* DOCUMENT TEXT:
In his first article for the Student Observer, Eoin Griffin writes of the need for a coherent and empathetic student leadership in the wake of serious problems locally and nationally.
Recently in UCD some 300 students marched in protest at cut backs to student services. This would not seem the most unusual occurrence, except for the fact that they were not voicing their anger towards college administrators or government ministers. Instead they were actively challenging their own Students’ Union.
They marched to deliver approximately 3 000 signatures to SU President Pat De Brún demanding an explanation as to why the SU operated print facility was closed in early December. This closure resulted in the loss of, what many considered to be, an essential service and two long term jobs. In a worrying development it was revealed by the UCD SU, in an open letter to students, that they have debts of approximately €1 million. External auditors will soon be publishing a report on the exact financial position of the Union. Considering proper accounts for the UCD SU bar have not been filed since 2004 it would seem that this could be just the beginning of a raft of cut backs in student services on the Belfield campus.
Another example of such on campus student division occurred in Maynooth earlier in this academic year when almost 1 000 members of the union signed a petition voicing their concern that Maynooth Students’ Union (MSU) were holding their class rep training off campus over the course of a weekend instead of using the facilities available on campus.

* PROBLEMS AND TASKS:
**A.** According to the article on Students' Union troubles, since what year have proper accounts for the UCD SU bar not been filed?
**B.** From the article on Students' Union troubles, extract the passage starting with "Another example of" and going on through "available on campus.".
**C.** Continue the article on Students' Union troubles from the point where it stops.

* DATA SECTION:
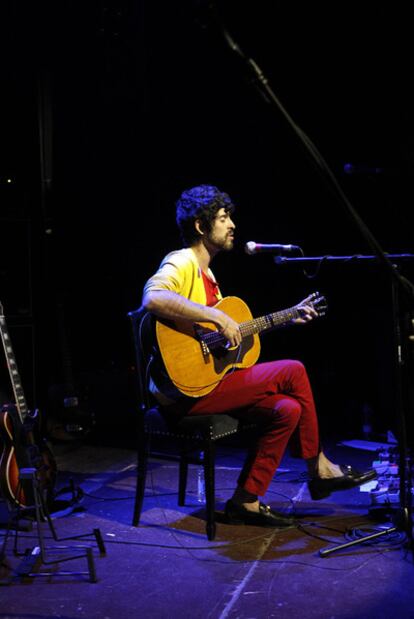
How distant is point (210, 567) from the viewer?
287cm

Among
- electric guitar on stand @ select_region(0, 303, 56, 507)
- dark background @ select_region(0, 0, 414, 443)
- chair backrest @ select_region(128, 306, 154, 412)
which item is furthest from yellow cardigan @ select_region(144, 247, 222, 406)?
dark background @ select_region(0, 0, 414, 443)

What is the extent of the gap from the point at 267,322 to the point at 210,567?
4.39 feet

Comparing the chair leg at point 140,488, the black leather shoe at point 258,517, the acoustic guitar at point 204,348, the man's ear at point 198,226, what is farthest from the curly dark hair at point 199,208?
the black leather shoe at point 258,517

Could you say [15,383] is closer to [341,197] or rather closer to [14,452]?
[14,452]

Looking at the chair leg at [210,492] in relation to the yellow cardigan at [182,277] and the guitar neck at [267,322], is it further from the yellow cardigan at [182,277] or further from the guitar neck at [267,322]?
the yellow cardigan at [182,277]

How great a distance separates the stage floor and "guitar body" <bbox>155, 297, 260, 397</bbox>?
2.64 feet

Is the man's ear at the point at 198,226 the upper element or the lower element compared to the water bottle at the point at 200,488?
upper

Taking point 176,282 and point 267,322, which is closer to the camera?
point 176,282

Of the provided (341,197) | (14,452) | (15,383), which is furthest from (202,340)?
(341,197)

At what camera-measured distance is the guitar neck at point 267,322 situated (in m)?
3.50

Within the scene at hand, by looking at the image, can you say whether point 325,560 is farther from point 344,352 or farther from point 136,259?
point 136,259

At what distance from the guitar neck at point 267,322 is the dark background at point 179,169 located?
2.09 metres

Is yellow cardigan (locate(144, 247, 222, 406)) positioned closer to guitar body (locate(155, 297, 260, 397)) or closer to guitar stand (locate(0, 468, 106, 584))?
guitar body (locate(155, 297, 260, 397))

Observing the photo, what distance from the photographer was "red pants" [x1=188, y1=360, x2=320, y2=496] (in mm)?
3402
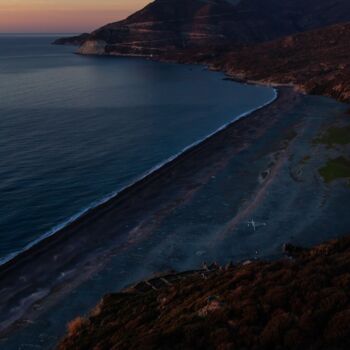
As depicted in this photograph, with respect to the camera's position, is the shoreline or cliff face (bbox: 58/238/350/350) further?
the shoreline

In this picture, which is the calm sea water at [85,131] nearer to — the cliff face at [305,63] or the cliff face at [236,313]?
the cliff face at [305,63]

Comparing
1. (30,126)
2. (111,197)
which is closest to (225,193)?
(111,197)

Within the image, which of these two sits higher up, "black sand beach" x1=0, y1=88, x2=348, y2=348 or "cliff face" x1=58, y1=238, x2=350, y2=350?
"cliff face" x1=58, y1=238, x2=350, y2=350

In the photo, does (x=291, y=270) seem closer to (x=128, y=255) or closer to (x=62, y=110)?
(x=128, y=255)

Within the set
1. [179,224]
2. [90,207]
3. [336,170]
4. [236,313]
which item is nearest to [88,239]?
[90,207]

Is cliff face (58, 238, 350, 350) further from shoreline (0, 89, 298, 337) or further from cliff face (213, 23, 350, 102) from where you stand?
cliff face (213, 23, 350, 102)

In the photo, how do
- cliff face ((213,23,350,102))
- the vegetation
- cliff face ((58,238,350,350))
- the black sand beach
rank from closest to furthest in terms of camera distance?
cliff face ((58,238,350,350)), the black sand beach, the vegetation, cliff face ((213,23,350,102))

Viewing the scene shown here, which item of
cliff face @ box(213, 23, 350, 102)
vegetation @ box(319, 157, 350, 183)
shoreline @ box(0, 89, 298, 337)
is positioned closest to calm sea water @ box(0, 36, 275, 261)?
shoreline @ box(0, 89, 298, 337)
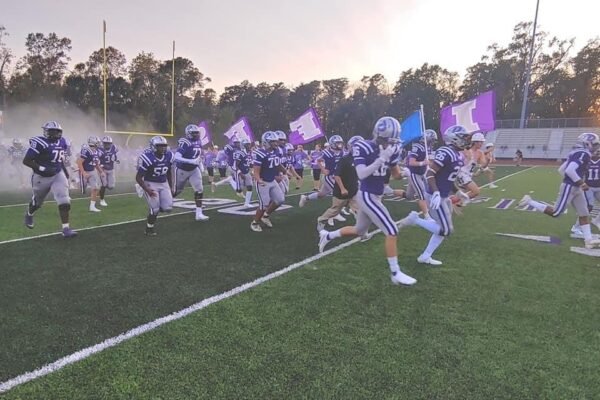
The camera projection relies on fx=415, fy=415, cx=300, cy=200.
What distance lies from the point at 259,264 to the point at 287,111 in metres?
78.5

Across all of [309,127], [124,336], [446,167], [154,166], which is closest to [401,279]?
[446,167]

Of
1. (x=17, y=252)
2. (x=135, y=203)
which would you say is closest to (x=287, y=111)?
(x=135, y=203)

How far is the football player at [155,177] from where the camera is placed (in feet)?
26.8

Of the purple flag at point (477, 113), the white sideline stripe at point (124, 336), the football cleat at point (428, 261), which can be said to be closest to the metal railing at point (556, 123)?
the purple flag at point (477, 113)

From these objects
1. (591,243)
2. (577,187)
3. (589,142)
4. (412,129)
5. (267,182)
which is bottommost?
(591,243)

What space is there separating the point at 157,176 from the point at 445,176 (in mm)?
5536

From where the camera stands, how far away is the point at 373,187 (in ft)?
18.0

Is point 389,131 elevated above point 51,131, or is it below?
above

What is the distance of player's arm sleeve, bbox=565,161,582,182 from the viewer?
7453 millimetres

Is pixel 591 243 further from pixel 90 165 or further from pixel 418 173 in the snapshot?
pixel 90 165

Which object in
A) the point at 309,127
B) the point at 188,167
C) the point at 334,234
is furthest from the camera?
the point at 309,127

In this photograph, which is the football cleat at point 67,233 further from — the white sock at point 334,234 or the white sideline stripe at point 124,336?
the white sock at point 334,234

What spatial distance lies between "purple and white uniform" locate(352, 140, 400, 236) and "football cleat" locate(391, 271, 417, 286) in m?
0.54

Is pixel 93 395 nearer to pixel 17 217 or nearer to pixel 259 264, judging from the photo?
pixel 259 264
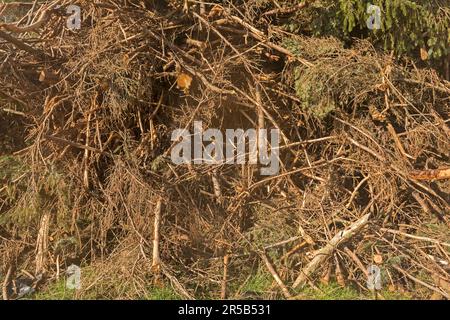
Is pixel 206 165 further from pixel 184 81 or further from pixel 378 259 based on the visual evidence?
pixel 378 259

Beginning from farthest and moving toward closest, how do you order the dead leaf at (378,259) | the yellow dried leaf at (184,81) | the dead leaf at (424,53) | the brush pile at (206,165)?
the dead leaf at (424,53), the yellow dried leaf at (184,81), the brush pile at (206,165), the dead leaf at (378,259)

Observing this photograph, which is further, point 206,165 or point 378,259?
point 206,165

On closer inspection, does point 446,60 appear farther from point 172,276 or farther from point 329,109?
point 172,276

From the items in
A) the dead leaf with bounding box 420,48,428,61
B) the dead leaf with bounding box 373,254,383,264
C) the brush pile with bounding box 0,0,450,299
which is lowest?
the dead leaf with bounding box 373,254,383,264

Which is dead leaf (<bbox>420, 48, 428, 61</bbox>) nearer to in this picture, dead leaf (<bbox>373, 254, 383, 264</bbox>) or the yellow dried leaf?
dead leaf (<bbox>373, 254, 383, 264</bbox>)

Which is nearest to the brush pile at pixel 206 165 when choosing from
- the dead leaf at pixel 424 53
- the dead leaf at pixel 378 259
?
the dead leaf at pixel 378 259

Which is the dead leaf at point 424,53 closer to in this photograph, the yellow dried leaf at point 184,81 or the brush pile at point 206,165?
the brush pile at point 206,165

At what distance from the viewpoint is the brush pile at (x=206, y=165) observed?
450 cm

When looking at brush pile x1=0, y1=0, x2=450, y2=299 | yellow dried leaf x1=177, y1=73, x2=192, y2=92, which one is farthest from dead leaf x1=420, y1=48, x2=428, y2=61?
yellow dried leaf x1=177, y1=73, x2=192, y2=92

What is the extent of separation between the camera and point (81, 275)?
448 cm

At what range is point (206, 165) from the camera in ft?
15.9

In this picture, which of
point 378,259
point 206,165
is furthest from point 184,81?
point 378,259


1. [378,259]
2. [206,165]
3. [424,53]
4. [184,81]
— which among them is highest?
[424,53]

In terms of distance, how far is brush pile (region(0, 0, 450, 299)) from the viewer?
450cm
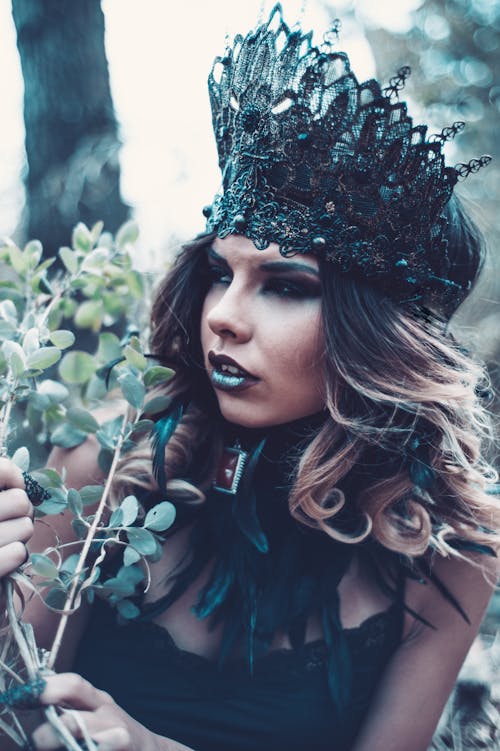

* TASK ANSWERS:
**A.** Since 2004.

**B.**
Another example of such on campus student division occurred in Maynooth earlier in this academic year when almost 1 000 members of the union signed a petition voicing their concern that Maynooth Students’ Union (MSU) were holding their class rep training off campus over the course of a weekend instead of using the facilities available on campus.

**C.**
What is worrying about these incidents is the fact that they occur in a time of unprecedented economic turmoil and austerity. With students facing a guaranteed rise of €250 to contributions from next September, the students in this country seem to be mired in division and a malaise of disinterest. Juxtaposed to this is the ever present threat of full tuition fees and the persistent cuts to maintenance grants and higher education funding. All things considered the student movement could be in a healthier condition.
How can one hope to mount a successful campaign against such cuts when the structures that are in place have been proven not to work? Since “free fees” were introduced by the Rainbow government in 1996 we have seen the registration increase from £190 that September to €2 250 from September 2012. That can be chalked as 14 increases in the last 16 years.
There seems to be no sense of ownership of the unions by the people who they claim to represent. This lack of a sense of ownership can be linked to the inadequate form of democracy that is practised by Unions up and down the country. Instead of holding vast open meetings to discuss Union policy the practice of using a bastardised version of representative democracy is preferred. In the majority of cases a class rep is elected at the start of term and that is the last meaningful interaction they have with their class. Instead of going back to their class on a continuous basis to seek their mandate for different votes it is instead left to the class rep to vote in whatever particular way they please.
In such a climate is it really surprising that the Union of Students in Ireland (USI) (of which every member of MSU is a paid up member) recently passed a new constitution without so much as a tokenistic conversation with their rank and file members. There was no open forum on our own campus to discuss any of the proposed changes. If one was to visit usi.ie or the USI’s Facebook page one would find no mention of the recent passing of the constitution. This appears to be a strange approach from an organisation that claims to democratically represent the best interests of 250 000 members throughout 40 educational institutions on the island of Ireland.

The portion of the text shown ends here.